If the string s exists, then print it on the second line of the output. The length of s must be exactly n, it must consist of only letters "a", "b" and "c" only, and the graph built using this string must coincide with G. If there are multiple possible answers, you may print any of them.
2 1 1 2
Yes aa
4 3 1 2 1 3 1 4
No
Note
In the first sample you are given a graph made of two vertices with an edge between them. So, these vertices can correspond to both the same and adjacent letters. Any of the following strings "aa", "ab", "ba", "bb", "bc", "cb", "cc" meets the graph's conditions.

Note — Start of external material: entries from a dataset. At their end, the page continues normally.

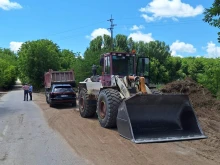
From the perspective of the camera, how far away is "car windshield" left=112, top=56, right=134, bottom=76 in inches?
472

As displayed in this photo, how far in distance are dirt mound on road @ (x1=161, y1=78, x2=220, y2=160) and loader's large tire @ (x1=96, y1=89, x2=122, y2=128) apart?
301cm

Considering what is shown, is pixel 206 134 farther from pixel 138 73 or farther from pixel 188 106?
pixel 138 73

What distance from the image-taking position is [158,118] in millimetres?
9531

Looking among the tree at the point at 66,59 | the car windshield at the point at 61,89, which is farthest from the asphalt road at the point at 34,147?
the tree at the point at 66,59

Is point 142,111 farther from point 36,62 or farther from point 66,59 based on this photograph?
point 66,59

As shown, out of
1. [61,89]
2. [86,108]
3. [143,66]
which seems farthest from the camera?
[61,89]

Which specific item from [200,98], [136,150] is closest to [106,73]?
[136,150]

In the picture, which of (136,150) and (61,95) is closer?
(136,150)

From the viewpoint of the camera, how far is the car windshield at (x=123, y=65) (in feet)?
39.4

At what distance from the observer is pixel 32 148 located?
8164mm

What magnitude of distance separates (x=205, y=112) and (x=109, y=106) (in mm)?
5542

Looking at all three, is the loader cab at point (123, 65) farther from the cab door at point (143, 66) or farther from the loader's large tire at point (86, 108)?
the loader's large tire at point (86, 108)

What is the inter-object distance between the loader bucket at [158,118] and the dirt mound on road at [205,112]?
2.21 feet

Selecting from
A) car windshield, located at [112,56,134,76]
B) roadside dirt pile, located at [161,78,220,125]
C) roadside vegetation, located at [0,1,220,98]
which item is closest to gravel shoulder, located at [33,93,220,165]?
car windshield, located at [112,56,134,76]
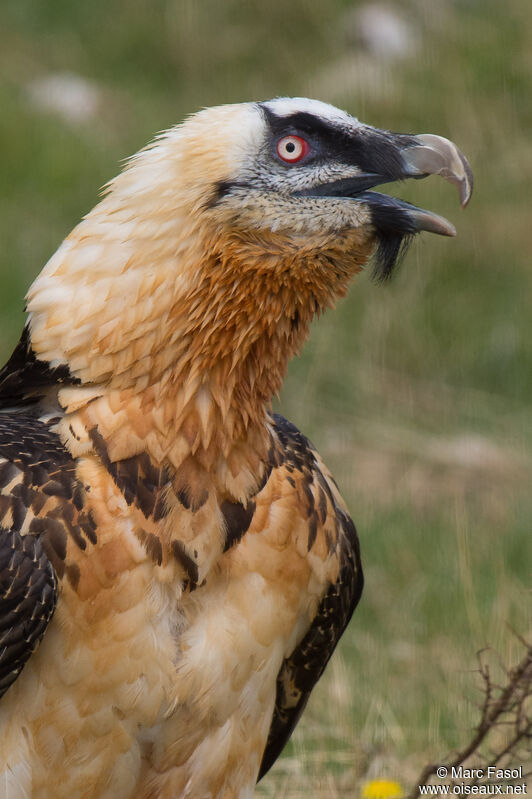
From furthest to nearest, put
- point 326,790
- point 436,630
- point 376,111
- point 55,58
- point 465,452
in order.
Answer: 1. point 55,58
2. point 376,111
3. point 465,452
4. point 436,630
5. point 326,790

In the second sample the first vertex is connected to all three other vertices, but these three vertices are not connected with each other. That means that they must correspond to distinct letters that are not adjacent, but that is impossible as there are only two such letters: a and c.
#include<bits/stdc++.h>
using namespace std;
int n,m;
int color[5010];//染色的顏色,-1爲初始值,0 1爲染色的顏色
int a[5010][5010];//鄰接矩陣存圖
vector <int> G[5010];//vector模擬鄰接表,存儲補圖
bool is_ac[5010];//判斷這個點是否爲B
bool colored[5010];//代表這個點是否拓展過了(是否從這個點出發前往它的相鄰點了)
bool ans=true;//初始化可以成功
void paint(int i,int x)//將節點i染成x顏色
{
if((color[i]!=-1)&&(color[i]!=x))//如果i已經有了顏色,而且不是x
{
ans=false;//肯定失敗
}
color[i]=x;
if(colored[i]==true)
return ;//如果已經拓展過不用重複拓展
colored[i]=true;//設置已經拓展的tag
for(auto j:G[i])
paint(j,1-x);//dfs
}
int main(void)
{
int u,v;
cin>>n>>m;
memset(color,-1,sizeof(color));//顏色全部初始化
memset(a,-1,sizeof(a));
memset(is_ac,0,sizeof(is_ac));//都初始化爲是B
memset(colored,0,sizeof(colored));
for(int i=0;i<m;i++)
{
scanf("%d%d",&u,&v);
a[u][v]=a[v][u]=1;
}
for(int i=1;i<=n;i++)
{
for(int j=1;j<=n;j++)
{
if(i==j)
continue;
if(a[i][j]==-1)//求補圖
{
G[i].push_back(j);
is_ac[i]=is_ac[j]=true;//這些點不會是B,是a或者C
}
}
}
for(int i=1;i<=n;i++)//對所有連通域進行染色
{
if(is_ac[i]==false)//是B的話直接不用考慮
continue;
int temp_color=color[i];
if(temp_color==-1)//要是這個點的顏色還是初始的-1的話
temp_color=0;
if(colored[i]==false)//如果這個點還沒有拓展過/處於不同的連通域
paint(i,temp_color);
}
if(ans)//如果染色完畢,答案爲true
{
for(int i=1;i<=n;i++)
for(int j=1;j<=n;j++)
{
if((a[i][j]==1)&&(color[i]+color[j]==1))//對第一個條件檢查
ans=false;
}
}
if(ans)
cout<<"Yes"<<endl;
else
cout<<"No"<<endl;
if(ans)
{
for(int i=1;i<=n;i++)
{
if(is_ac[i]==false)
cout<<"b";
else if(color[i])
cout<<"a";
else
cout<<"c";
}
}
return 0;
}
因爲沒有對第一個條件檢查,我wa了很久,現在反思應該是邏輯推理問題,下次思考問題要更加註重邏輯。